Task requirements:
Return every record verbatim.

(Stored data)

------

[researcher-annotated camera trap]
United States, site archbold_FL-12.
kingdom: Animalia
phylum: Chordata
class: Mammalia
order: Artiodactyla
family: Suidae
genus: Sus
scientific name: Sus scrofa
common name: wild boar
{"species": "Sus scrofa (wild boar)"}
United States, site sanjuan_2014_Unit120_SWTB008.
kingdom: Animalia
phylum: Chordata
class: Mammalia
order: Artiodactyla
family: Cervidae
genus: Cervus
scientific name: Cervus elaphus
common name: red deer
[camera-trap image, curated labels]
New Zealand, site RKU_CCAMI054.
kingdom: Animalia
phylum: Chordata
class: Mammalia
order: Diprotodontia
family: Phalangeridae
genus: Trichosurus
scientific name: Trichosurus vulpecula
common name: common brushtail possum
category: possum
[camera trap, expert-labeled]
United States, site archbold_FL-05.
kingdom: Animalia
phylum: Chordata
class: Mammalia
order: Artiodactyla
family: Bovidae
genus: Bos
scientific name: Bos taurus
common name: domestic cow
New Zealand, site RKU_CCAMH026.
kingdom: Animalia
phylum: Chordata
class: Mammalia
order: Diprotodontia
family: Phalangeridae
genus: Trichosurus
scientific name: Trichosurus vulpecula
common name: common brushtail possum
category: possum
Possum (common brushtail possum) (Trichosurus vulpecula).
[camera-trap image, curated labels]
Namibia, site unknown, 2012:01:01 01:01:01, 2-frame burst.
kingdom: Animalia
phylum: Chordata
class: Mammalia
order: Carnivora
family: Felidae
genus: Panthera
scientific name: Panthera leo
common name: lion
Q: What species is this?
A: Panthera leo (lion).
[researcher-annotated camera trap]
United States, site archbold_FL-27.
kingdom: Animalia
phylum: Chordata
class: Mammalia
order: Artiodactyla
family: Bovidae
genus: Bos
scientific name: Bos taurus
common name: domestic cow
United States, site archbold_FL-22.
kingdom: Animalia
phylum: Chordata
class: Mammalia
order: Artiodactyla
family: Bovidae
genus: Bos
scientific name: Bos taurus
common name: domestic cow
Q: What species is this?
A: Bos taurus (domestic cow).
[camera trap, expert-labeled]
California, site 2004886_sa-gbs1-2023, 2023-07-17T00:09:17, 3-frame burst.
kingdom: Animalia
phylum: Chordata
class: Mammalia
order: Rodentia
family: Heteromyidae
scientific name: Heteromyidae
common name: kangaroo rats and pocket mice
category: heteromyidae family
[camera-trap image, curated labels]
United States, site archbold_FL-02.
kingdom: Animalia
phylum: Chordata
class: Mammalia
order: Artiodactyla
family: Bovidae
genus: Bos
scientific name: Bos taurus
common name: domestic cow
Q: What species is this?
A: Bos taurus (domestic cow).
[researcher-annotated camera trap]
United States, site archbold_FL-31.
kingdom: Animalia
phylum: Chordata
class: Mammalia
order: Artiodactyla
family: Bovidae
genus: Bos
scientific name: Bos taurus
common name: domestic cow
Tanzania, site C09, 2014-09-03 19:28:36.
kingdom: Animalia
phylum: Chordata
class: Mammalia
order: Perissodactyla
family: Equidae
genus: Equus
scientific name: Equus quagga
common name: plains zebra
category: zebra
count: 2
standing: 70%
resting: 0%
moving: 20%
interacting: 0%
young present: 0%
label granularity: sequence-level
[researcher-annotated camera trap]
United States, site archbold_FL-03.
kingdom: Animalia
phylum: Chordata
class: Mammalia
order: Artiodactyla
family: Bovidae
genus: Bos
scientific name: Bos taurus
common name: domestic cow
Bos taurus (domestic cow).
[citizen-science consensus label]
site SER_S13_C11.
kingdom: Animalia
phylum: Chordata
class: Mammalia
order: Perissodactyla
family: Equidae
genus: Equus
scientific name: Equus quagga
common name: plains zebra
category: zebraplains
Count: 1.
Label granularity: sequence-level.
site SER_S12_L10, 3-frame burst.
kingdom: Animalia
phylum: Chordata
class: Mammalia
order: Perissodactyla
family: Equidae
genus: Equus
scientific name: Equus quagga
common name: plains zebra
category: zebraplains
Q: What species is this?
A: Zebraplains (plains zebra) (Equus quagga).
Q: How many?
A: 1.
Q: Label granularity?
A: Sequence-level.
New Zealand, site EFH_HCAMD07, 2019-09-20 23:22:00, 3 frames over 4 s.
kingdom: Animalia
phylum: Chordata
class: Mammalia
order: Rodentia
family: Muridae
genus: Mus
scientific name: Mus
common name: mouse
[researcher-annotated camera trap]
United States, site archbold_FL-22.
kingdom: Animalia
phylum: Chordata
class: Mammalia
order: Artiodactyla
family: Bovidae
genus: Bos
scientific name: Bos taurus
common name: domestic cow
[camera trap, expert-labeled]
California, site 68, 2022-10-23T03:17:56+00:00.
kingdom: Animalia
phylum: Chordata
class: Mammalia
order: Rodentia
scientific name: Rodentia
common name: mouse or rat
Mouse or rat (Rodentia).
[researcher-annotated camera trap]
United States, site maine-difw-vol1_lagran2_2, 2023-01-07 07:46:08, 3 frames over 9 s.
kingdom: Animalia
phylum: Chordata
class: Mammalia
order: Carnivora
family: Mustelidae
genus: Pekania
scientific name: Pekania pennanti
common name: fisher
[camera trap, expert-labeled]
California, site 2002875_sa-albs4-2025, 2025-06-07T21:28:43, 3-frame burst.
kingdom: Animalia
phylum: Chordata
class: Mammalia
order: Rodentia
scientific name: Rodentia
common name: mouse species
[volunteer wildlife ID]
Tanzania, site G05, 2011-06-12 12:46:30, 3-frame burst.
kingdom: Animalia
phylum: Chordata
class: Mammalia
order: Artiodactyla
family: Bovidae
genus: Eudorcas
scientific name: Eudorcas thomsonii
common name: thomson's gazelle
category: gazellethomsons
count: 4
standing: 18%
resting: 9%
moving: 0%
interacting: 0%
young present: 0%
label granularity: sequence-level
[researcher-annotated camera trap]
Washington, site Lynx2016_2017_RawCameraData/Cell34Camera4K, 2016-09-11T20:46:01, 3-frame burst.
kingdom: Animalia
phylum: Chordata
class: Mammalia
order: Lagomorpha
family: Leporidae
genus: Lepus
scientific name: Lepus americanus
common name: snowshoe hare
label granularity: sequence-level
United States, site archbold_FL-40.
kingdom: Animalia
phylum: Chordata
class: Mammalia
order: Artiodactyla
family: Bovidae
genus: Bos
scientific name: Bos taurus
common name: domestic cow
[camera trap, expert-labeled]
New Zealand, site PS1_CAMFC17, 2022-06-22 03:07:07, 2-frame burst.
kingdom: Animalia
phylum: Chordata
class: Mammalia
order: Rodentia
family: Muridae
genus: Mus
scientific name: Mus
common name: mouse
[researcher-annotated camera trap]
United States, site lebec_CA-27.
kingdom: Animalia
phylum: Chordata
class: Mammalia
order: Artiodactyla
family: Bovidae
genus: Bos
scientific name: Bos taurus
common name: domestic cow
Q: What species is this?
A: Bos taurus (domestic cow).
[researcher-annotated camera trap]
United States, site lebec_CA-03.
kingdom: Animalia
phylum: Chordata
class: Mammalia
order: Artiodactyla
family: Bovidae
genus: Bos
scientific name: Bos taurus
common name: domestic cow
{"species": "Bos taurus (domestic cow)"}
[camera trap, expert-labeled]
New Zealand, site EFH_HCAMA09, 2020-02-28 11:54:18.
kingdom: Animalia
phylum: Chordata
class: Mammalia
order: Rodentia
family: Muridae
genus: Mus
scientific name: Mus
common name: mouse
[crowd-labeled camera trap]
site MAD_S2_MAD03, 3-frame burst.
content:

------

Answer:
[researcher-annotated camera trap]
United States, site archbold_FL-12.
kingdom: Animalia
phylum: Chordata
class: Mammalia
order: Artiodactyla
family: Suidae
genus: Sus
scientific name: Sus scrofa
common name: wild boar
{"species": "Sus scrofa (wild boar)"}
United States, site sanjuan_2014_Unit120_SWTB008.
kingdom: Animalia
phylum: Chordata
class: Mammalia
order: Artiodactyla
family: Cervidae
genus: Cervus
scientific name: Cervus elaphus
common name: red deer
[camera-trap image, curated labels]
New Zealand, site RKU_CCAMI054.
kingdom: Animalia
phylum: Chordata
class: Mammalia
order: Diprotodontia
family: Phalangeridae
genus: Trichosurus
scientific name: Trichosurus vulpecula
common name: common brushtail possum
category: possum
[camera trap, expert-labeled]
United States, site archbold_FL-05.
kingdom: Animalia
phylum: Chordata
class: Mammalia
order: Artiodactyla
family: Bovidae
genus: Bos
scientific name: Bos taurus
common name: domestic cow
New Zealand, site RKU_CCAMH026.
kingdom: Animalia
phylum: Chordata
class: Mammalia
order: Diprotodontia
family: Phalangeridae
genus: Trichosurus
scientific name: Trichosurus vulpecula
common name: common brushtail possum
category: possum
Possum (common brushtail possum) (Trichosurus vulpecula).
[camera-trap image, curated labels]
Namibia, site unknown, 2012:01:01 01:01:01, 2-frame burst.
kingdom: Animalia
phylum: Chordata
class: Mammalia
order: Carnivora
family: Felidae
genus: Panthera
scientific name: Panthera leo
common name: lion
Q: What species is this?
A: Panthera leo (lion).
[researcher-annotated camera trap]
United States, site archbold_FL-27.
kingdom: Animalia
phylum: Chordata
class: Mammalia
order: Artiodactyla
family: Bovidae
genus: Bos
scientific name: Bos taurus
common name: domestic cow
United States, site archbold_FL-22.
kingdom: Animalia
phylum: Chordata
class: Mammalia
order: Artiodactyla
family: Bovidae
genus: Bos
scientific name: Bos taurus
common name: domestic cow
Q: What species is this?
A: Bos taurus (domestic cow).
[camera trap, expert-labeled]
California, site 2004886_sa-gbs1-2023, 2023-07-17T00:09:17, 3-frame burst.
kingdom: Animalia
phylum: Chordata
class: Mammalia
order: Rodentia
family: Heteromyidae
scientific name: Heteromyidae
common name: kangaroo rats and pocket mice
category: heteromyidae family
[camera-trap image, curated labels]
United States, site archbold_FL-02.
kingdom: Animalia
phylum: Chordata
class: Mammalia
order: Artiodactyla
family: Bovidae
genus: Bos
scientific name: Bos taurus
common name: domestic cow
Q: What species is this?
A: Bos taurus (domestic cow).
[researcher-annotated camera trap]
United States, site archbold_FL-31.
kingdom: Animalia
phylum: Chordata
class: Mammalia
order: Artiodactyla
family: Bovidae
genus: Bos
scientific name: Bos taurus
common name: domestic cow
Tanzania, site C09, 2014-09-03 19:28:36.
kingdom: Animalia
phylum: Chordata
class: Mammalia
order: Perissodactyla
family: Equidae
genus: Equus
scientific name: Equus quagga
common name: plains zebra
category: zebra
count: 2
standing: 70%
resting: 0%
moving: 20%
interacting: 0%
young present: 0%
label granularity: sequence-level
[researcher-annotated camera trap]
United States, site archbold_FL-03.
kingdom: Animalia
phylum: Chordata
class: Mammalia
order: Artiodactyla
family: Bovidae
genus: Bos
scientific name: Bos taurus
common name: domestic cow
Bos taurus (domestic cow).
[citizen-science consensus label]
site SER_S13_C11.
kingdom: Animalia
phylum: Chordata
class: Mammalia
order: Perissodactyla
family: Equidae
genus: Equus
scientific name: Equus quagga
common name: plains zebra
category: zebraplains
Count: 1.
Label granularity: sequence-level.
site SER_S12_L10, 3-frame burst.
kingdom: Animalia
phylum: Chordata
class: Mammalia
order: Perissodactyla
family: Equidae
genus: Equus
scientific name: Equus quagga
common name: plains zebra
category: zebraplains
Q: What species is this?
A: Zebraplains (plains zebra) (Equus quagga).
Q: How many?
A: 1.
Q: Label granularity?
A: Sequence-level.
New Zealand, site EFH_HCAMD07, 2019-09-20 23:22:00, 3 frames over 4 s.
kingdom: Animalia
phylum: Chordata
class: Mammalia
order: Rodentia
family: Muridae
genus: Mus
scientific name: Mus
common name: mouse
[researcher-annotated camera trap]
United States, site archbold_FL-22.
kingdom: Animalia
phylum: Chordata
class: Mammalia
order: Artiodactyla
family: Bovidae
genus: Bos
scientific name: Bos taurus
common name: domestic cow
[camera trap, expert-labeled]
California, site 68, 2022-10-23T03:17:56+00:00.
kingdom: Animalia
phylum: Chordata
class: Mammalia
order: Rodentia
scientific name: Rodentia
common name: mouse or rat
Mouse or rat (Rodentia).
[researcher-annotated camera trap]
United States, site maine-difw-vol1_lagran2_2, 2023-01-07 07:46:08, 3 frames over 9 s.
kingdom: Animalia
phylum: Chordata
class: Mammalia
order: Carnivora
family: Mustelidae
genus: Pekania
scientific name: Pekania pennanti
common name: fisher
[camera trap, expert-labeled]
California, site 2002875_sa-albs4-2025, 2025-06-07T21:28:43, 3-frame burst.
kingdom: Animalia
phylum: Chordata
class: Mammalia
order: Rodentia
scientific name: Rodentia
common name: mouse species
[volunteer wildlife ID]
Tanzania, site G05, 2011-06-12 12:46:30, 3-frame burst.
kingdom: Animalia
phylum: Chordata
class: Mammalia
order: Artiodactyla
family: Bovidae
genus: Eudorcas
scientific name: Eudorcas thomsonii
common name: thomson's gazelle
category: gazellethomsons
count: 4
standing: 18%
resting: 9%
moving: 0%
interacting: 0%
young present: 0%
label granularity: sequence-level
[researcher-annotated camera trap]
Washington, site Lynx2016_2017_RawCameraData/Cell34Camera4K, 2016-09-11T20:46:01, 3-frame burst.
kingdom: Animalia
phylum: Chordata
class: Mammalia
order: Lagomorpha
family: Leporidae
genus: Lepus
scientific name: Lepus americanus
common name: snowshoe hare
label granularity: sequence-level
United States, site archbold_FL-40.
kingdom: Animalia
phylum: Chordata
class: Mammalia
order: Artiodactyla
family: Bovidae
genus: Bos
scientific name: Bos taurus
common name: domestic cow
[camera trap, expert-labeled]
New Zealand, site PS1_CAMFC17, 2022-06-22 03:07:07, 2-frame burst.
kingdom: Animalia
phylum: Chordata
class: Mammalia
order: Rodentia
family: Muridae
genus: Mus
scientific name: Mus
common name: mouse
[researcher-annotated camera trap]
United States, site lebec_CA-27.
kingdom: Animalia
phylum: Chordata
class: Mammalia
order: Artiodactyla
family: Bovidae
genus: Bos
scientific name: Bos taurus
common name: domestic cow
Q: What species is this?
A: Bos taurus (domestic cow).
[researcher-annotated camera trap]
United States, site lebec_CA-03.
kingdom: Animalia
phylum: Chordata
class: Mammalia
order: Artiodactyla
family: Bovidae
genus: Bos
scientific name: Bos taurus
common name: domestic cow
{"species": "Bos taurus (domestic cow)"}
[camera trap, expert-labeled]
New Zealand, site EFH_HCAMA09, 2020-02-28 11:54:18.
kingdom: Animalia
phylum: Chordata
class: Mammalia
order: Rodentia
family: Muridae
genus: Mus
scientific name: Mus
common name: mouse
[crowd-labeled camera trap]
site MAD_S2_MAD03, 3-frame burst.
content:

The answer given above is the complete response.